Монахиня хмыкнула и перекрестилась.

Под тяжкою поступью ее скрипел, прогибался дощатый пол.

Последним появился мрачного обличья парень. Был он болезненно бледен и носат, по самый нос кутался в черный плащ, из складок которого выглядывали белые кисти. В руках парень тащил саквояж, что характерно, тоже черный, разрисованный зловещими символами.

Шел он, глядя исключительно под ноги и, кажется, об иных пассажирах вовсе не догадывался…

— Интересно, — пробормотал Сигизмундус, который от книги все ж отвлекся, но исключительно за ради черствого пирожка, — очень интересно…

Что именно было ему интересно, Евдокия так и не поняла.

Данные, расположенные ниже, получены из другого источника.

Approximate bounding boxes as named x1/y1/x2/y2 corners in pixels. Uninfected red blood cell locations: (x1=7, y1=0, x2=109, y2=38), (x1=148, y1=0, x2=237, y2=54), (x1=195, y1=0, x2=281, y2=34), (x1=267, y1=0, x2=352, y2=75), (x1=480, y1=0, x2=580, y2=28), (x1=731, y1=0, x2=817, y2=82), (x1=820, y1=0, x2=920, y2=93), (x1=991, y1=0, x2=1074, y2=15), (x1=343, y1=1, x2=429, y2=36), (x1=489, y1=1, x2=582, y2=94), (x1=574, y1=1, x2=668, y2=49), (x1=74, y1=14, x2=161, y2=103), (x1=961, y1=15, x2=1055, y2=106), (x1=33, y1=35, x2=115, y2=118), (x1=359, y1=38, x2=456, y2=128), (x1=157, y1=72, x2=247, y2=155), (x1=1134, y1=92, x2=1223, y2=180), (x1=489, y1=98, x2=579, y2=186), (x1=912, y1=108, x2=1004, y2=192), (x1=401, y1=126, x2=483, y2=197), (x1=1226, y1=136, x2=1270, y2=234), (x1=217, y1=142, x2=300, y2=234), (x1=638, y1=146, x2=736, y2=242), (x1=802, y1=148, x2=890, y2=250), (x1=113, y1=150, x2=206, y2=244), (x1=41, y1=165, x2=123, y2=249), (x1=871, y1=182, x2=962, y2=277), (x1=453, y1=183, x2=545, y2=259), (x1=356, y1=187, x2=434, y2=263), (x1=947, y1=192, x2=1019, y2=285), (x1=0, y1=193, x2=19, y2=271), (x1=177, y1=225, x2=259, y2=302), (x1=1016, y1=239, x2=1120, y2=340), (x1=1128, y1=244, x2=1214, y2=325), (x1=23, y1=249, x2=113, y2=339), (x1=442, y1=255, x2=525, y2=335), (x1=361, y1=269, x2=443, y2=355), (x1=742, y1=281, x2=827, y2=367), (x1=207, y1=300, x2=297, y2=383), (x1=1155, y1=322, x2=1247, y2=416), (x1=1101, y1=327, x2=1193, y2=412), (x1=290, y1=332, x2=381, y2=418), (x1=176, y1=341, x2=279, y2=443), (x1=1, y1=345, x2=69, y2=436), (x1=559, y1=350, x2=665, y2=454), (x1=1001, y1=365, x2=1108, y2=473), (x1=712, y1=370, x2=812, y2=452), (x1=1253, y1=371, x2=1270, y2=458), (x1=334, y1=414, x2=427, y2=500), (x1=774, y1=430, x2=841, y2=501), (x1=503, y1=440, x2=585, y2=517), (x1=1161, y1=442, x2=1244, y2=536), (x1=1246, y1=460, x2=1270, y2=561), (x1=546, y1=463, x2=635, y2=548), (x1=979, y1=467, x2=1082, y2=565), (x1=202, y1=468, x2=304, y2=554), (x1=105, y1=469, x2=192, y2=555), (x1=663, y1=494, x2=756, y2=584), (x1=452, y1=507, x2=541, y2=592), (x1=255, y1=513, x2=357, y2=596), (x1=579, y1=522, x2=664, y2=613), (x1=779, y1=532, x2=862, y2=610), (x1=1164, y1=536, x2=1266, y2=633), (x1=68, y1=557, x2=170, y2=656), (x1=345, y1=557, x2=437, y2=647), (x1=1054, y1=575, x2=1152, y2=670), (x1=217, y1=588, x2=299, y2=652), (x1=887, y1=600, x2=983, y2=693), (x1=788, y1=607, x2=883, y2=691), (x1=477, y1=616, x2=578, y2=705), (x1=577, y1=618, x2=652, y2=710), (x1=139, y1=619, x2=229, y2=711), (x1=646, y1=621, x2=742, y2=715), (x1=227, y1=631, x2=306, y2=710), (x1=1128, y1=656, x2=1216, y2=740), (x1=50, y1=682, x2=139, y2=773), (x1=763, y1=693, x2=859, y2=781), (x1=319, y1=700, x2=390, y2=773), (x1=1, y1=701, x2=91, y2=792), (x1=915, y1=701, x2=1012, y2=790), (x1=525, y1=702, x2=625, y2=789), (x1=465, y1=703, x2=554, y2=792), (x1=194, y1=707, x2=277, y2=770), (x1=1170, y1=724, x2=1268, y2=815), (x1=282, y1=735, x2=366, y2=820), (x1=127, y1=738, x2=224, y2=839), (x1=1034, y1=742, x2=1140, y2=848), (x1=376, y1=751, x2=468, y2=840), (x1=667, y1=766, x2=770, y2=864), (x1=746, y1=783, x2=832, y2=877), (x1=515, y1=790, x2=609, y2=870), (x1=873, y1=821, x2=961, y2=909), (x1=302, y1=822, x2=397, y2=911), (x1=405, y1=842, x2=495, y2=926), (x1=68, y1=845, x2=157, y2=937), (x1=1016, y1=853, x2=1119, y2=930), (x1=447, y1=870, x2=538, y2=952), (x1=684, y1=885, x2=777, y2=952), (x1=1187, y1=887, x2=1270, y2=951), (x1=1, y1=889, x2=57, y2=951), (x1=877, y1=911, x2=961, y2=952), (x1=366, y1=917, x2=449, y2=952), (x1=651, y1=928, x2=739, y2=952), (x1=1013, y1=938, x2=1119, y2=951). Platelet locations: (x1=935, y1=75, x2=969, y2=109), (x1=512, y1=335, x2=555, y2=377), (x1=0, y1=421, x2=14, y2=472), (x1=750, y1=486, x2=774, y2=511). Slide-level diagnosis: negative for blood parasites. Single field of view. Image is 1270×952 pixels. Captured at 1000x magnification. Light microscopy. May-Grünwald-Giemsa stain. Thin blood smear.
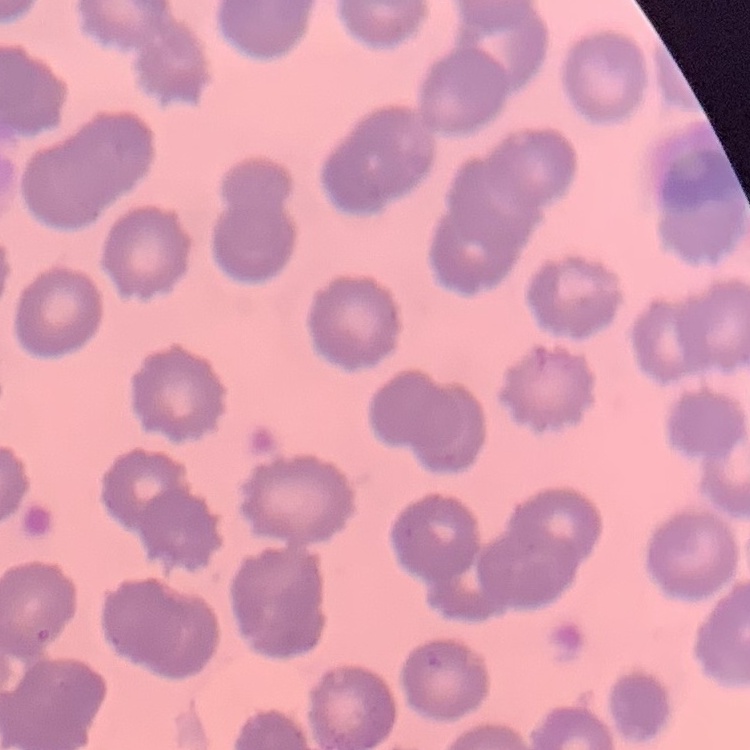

Третий гудок, возвестивший об отправлении поезда, отозвался в голове ее долгою ноющей болью. Вагон же вновь содрогнулся, под ним что‑то заскрежетало, протяжно и как‑то совсем уж заунывно… а за окном поползли серые, будто припыленные деревья.

До конечной станции оставались сутки пути.

Гавриил тяготился ожиданием.

— …а вот помнится, были времена… — густое сопрано панны Акулины заполнило гостиную, заставляя пана Вильчевского болезненно кривиться.

От громкого голосу дребезжали стеклышки в окнах. А вдруг, не приведите Боги, треснут?

Аль вовсе рассыплются?

И сама‑то гостья в затянувшемся своем гостевании отличалась немалым весом, телом была обильна, а нравом — вздорна. Оттого и не смел пан Вильчевский делать замечание, глядя на то, как раскачивается она в кресле… оно‑то, может, и верно, что креслице оное, с полозьями, было для качания изначально предназначено, но ведь возрасту оно немалого! Небось, еще бабку самого пана Вильчевского помнила… и матушку его… и к креслу сему, впрочем, как и ко всей другой мебели, и не только мебели, относился он с превеликим уважением.

И если случалось присаживаться, то мостился на краешке самом, аккуратненько.

А она… развалилася… еле — еле вперла свои телеса, в шелка ряженые…

— От поклонников прятаться приходилось…

— Успокойтесь, дорогая Акулина, это было давно, — дребезжащим голоском отзывалась заклятая ее подруга, панна Гурова. Вот уж кто был веса ничтожного, для мебели безопасного, что не могло не импонировать пану Вильчевскому, который одно время всерьез почти задумывался над сватовством к панне Гуровой. А что, мужчина он видный, при гостинице своей… она же — тщедушна и легка, в еде умеренность блюдет, к пустому транжирству не склонна… вот только собаки ейные.

Собак пан Вильчевский категорически не одобрял.

Мебель грызут.

На коврах валяются. Шесть оставляют… вон, разлеглись у ног панны Гуровой, глаз с нее не сводят… с другое стороны, конечно, шпицы — охотники знатные, с ними и кошки не надобно, всех мышей передушили, но так для того одной собаченции хватит, какой‑нибудь меленькой самой, а у ней — стая…

— Ах, вам ли понять тонкую душу…

Панна Акулина вновь откинулась в кресле, манерно прижавши ручку к белому лбу.

Сегодня она одевалась с особым тщанием, и лицо пудрила сильней обычного, и брови подрисовала дужками, и ресницы подчернила, и надела новое платье из цианьского шелку, синее, с георгинами.